Since 1962, in addition to the six veteran actors most of us can name, a few other candidates were courted, and Fleming even seemed to cast the part within some of his books.  It’s hard for me to read Thunderball without visualizing David Niven as Bond.  Fleming not only works Cary Grant’s screen image into the plot of Goldfinger, but seems to tailor Bond’s quips for Grant’s unmistakable speech pattern.  When I first read The Spy Who Loved Me I couldn’t picture the cool, suave Connery as that book’s stumblebum Bond, but for some reason had no trouble seeing George Lazenby in the part.  Roger Moore wouldn’t have worked, but Daniel Craig could have done it.  He was perhaps the most human Bond, an above-average guy handed the world’s most dangerous job along with a license to kill.
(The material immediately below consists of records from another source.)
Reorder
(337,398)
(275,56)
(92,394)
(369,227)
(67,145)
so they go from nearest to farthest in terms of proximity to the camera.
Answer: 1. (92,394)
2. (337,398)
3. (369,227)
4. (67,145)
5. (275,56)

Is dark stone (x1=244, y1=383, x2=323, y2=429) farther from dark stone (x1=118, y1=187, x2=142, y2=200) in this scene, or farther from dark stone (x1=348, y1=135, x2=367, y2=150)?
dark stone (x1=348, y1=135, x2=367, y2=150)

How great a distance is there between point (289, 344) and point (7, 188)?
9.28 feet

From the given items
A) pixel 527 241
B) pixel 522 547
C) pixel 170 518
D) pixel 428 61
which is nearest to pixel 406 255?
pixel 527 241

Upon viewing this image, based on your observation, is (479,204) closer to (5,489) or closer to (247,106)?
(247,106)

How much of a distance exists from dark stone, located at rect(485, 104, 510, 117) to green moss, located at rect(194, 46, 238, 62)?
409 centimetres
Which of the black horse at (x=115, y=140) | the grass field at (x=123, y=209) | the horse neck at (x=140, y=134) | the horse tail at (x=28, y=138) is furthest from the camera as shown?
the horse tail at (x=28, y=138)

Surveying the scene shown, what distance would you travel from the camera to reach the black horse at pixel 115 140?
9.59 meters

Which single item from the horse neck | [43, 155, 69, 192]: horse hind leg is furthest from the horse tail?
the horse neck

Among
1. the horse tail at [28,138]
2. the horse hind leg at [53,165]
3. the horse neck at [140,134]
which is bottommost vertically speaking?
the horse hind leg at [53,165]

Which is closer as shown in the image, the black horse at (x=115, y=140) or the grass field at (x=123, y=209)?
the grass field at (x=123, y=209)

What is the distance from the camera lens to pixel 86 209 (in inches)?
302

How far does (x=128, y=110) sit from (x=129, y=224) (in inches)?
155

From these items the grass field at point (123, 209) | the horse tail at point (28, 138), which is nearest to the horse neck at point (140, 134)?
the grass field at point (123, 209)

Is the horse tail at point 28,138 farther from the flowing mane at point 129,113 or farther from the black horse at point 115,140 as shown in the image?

It’s not just that some actors are better than others, but Bond clearly isn’t quite the same man from book to book.  Oh, his tastes don’t change all that much, and his age seems to hover always between early thirties and mid-to-late thirties.   Fleming apparently found the prospect of a forty-year-old Bond unthinkable.  A man’s washed up at forty, ready for an easy desk job.  Especially if he’s lived and played as hard as Bond and Fleming did.  But that’s only in the books.  

Fleming reportedly would have been thrilled to have Bond played by Cary Grant when the star was in his mid-fifties.  By the time Grant got around to doing a variation on Bond for Stanley Donen in Charade he was close to sixty.  For that matter, David Niven was already in his forties when Fleming started writing his Bond thrillers, with an eye toward giving his friend the right of first refusal for the role if Hollywood came knocking.   It was the books that mattered most to Fleming.  TV and movies were a sweet bonus with the prospect of a rich payday down the road, whoever played the hero.

Who should play Bond?  It depends on the story.  Bond became whoever he needed to be to fight the enemy of the moment, to see the world through the peril du jour.  He was Theseus wending his way through Dr. No’s labyrinth, Prince Philip planting one on the sleeping princess in From Russia With Love, the Queen’s messenger rooting out the evil manikin’s secret in Goldfinger, Sir Gawain coming up short in On Her Majesty’s Secret Service, and Sir Orfeo descending into Otherworld to retrieve his wife in You Only Live Twice.  Being every kind of hero can be a tall order for just one actor.  

Why not recast the part for every film?  Bond has been played as Scot, Welsh, Irish, and Australian.  Why not a Jamaican Bond for once?  And what’s Daisy Ridley doing?  I'd buy a ticket to see that.